Pactes autobiographiques
25 11 2008Vous allez devoir écrire votre pacte autobiographique. Vous pourrez trouver ici de nombreux exemples, très différents les uns des autres.
En voici trois autres :
Je n’écris ni un roman, ni l’histoire d’un personnage illustre. Digne ou indigne, ma vie est ma matière, et ma matière est ma vie. Ayant vécu sans jamais penser que l’envie pût un jour me venir de l’écrire, elle aura peut-être un caractère intéressant qu’elle n’aurait pas, sans doute, Si j’avais vécu dans l’intention de l’écrire dans mes vieux ans et, qui plus est, de la publier.

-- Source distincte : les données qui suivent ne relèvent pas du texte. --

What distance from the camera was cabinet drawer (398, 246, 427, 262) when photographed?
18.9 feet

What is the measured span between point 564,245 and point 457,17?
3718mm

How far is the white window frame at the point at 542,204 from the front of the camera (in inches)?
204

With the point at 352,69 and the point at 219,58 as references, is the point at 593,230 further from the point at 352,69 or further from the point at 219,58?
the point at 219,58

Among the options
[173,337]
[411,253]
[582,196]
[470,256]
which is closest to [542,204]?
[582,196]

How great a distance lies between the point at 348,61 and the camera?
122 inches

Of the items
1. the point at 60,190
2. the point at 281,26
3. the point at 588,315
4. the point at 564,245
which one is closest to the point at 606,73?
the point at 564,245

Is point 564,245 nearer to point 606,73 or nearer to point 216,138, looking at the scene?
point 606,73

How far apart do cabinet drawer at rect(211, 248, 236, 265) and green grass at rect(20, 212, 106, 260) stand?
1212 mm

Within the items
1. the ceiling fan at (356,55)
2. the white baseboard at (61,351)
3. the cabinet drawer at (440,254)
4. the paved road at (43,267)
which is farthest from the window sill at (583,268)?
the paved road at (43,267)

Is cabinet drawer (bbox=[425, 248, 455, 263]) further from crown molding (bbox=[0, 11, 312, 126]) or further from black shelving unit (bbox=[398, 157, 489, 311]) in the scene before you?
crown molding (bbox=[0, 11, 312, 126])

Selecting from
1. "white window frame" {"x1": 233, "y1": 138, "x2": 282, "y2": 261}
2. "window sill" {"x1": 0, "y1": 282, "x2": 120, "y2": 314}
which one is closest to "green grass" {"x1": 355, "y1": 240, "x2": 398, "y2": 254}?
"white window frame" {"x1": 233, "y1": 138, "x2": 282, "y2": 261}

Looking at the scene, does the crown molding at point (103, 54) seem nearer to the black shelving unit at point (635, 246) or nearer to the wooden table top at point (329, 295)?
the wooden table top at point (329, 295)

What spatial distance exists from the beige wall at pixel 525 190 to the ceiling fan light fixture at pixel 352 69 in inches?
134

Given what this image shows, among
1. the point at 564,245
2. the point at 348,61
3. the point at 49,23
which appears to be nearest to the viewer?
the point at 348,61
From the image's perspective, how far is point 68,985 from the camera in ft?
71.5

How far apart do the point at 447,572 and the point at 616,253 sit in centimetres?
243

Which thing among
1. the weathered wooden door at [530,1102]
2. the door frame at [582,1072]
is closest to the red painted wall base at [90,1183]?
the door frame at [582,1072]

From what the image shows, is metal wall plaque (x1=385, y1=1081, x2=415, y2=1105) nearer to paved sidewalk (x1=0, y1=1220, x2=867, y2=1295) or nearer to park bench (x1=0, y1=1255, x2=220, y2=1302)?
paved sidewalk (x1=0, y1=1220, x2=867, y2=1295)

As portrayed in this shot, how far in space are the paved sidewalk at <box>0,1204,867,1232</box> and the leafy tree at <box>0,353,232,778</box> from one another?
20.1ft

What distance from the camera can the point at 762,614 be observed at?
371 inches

À l’âge de soixante-douze ans, en 1797, lorsque je puis dire vixi, quoique je vive encore, il me serait difficile de me créer un amusement plus agréable que celui de m’entretenir de mes propres affaires, et de fournir un beau sujet de rire à la bonne compagnie qui m’écoute, qui m’a toujours donné des preuves d’amitié et que j’ai toujours fréquentée. Pour bien écrire, je n’ai qu’à m’imaginer qu’elle me lira.
Quant aux profanes que je ne pourrai empêcher de me lire, il me suffit de savoir que ce n’est point pour eux que j’écris.

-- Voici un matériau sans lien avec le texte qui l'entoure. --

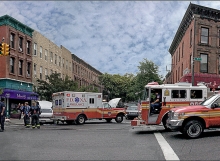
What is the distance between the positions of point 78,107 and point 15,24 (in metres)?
17.2

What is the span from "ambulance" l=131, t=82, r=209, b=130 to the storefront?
813 inches

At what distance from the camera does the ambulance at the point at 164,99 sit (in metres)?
14.5

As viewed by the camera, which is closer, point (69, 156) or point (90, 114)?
point (69, 156)

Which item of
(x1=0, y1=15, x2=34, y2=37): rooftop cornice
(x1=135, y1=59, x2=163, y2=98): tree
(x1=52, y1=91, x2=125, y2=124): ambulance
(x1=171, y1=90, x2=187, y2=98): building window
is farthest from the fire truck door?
(x1=135, y1=59, x2=163, y2=98): tree

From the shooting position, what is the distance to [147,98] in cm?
1462

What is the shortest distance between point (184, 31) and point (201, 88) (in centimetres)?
2253

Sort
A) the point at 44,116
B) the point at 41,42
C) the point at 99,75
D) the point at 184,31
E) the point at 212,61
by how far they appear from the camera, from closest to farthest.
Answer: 1. the point at 44,116
2. the point at 212,61
3. the point at 184,31
4. the point at 41,42
5. the point at 99,75

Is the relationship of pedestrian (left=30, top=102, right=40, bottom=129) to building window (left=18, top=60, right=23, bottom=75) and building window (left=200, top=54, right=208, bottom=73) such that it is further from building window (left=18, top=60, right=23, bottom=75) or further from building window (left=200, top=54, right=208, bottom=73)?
building window (left=200, top=54, right=208, bottom=73)

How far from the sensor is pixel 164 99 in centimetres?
1488

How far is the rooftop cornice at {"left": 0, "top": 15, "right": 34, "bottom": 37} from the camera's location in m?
32.1

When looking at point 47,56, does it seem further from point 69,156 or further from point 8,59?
point 69,156

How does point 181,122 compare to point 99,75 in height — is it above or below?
below

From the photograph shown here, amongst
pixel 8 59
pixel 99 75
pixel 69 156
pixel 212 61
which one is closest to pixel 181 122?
pixel 69 156

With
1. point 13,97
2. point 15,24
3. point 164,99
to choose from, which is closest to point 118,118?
point 164,99
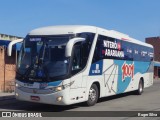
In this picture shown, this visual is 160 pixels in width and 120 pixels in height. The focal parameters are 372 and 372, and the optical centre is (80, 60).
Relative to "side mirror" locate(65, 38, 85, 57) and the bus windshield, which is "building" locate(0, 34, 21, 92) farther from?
"side mirror" locate(65, 38, 85, 57)


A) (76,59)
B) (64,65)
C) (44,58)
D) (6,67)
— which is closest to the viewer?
(64,65)

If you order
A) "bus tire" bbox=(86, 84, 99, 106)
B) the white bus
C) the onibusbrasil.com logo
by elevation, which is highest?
the white bus

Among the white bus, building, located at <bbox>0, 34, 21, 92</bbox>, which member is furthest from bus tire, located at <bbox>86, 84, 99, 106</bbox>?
building, located at <bbox>0, 34, 21, 92</bbox>

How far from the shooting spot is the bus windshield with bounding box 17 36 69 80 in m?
13.0

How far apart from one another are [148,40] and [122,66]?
6469cm

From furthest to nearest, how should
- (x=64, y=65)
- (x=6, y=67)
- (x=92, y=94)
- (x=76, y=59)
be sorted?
1. (x=6, y=67)
2. (x=92, y=94)
3. (x=76, y=59)
4. (x=64, y=65)

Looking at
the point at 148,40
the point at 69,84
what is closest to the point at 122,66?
the point at 69,84

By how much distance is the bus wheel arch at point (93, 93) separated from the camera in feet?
48.2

En me rappelant les plaisirs que j’ai eus, je les renouvelle, j’en jouis une seconde fois, et je ris des peines que j’ai endurées et que je ne sens plus. Membre de l’univers, je parle à l’air et je me figure rendre compte de ma gestion, comme un maître d’hôtel le rend à son maître avant de disparaître.
CASANOVA, Mémoires (préface), publiés après la mort de l’auteur.
« En fait de détails atroces, mon livre n’ajoutera rien à ce que les lecteurs du monde entier savent déjà sur l’inquiétante question des camps d’extermination. Je ne l’ai pas écrit dans le but d’avancer de nouveaux chefs d’accusation, mais plutôt pour fournir des documents à une étude dépassionnée de certains aspects de l’âme humaine. Beaucoup d’entre nous, individus ou peuples, sont à la merci de cette idée, consciente ou inconsciente, que « l’étranger, c’est l’ennemi ». Le plus souvent, cette conviction sommeille dans les esprits, comme une infection latente ; elle ne se manifeste que par des actes isolés, sans lien entre eux, elle ne fonde pas un système. Mais lorsque cela se produit, lorsque le dogme informulé est promu au rang de prémisse majeure d’un syllogisme, alors, au bout de la chaîne logique, il y a le Lager ; c’est-à-dire le produit d’une conception du monde poussée à ses plus extrêmes conséquences avec une cohérence rigoureuse ; tant que la conception a cours, les conséquences nous menacent. Puisse l’histoire des camps d’extermination retentir pour tous comme un sinistre signal d’alarme.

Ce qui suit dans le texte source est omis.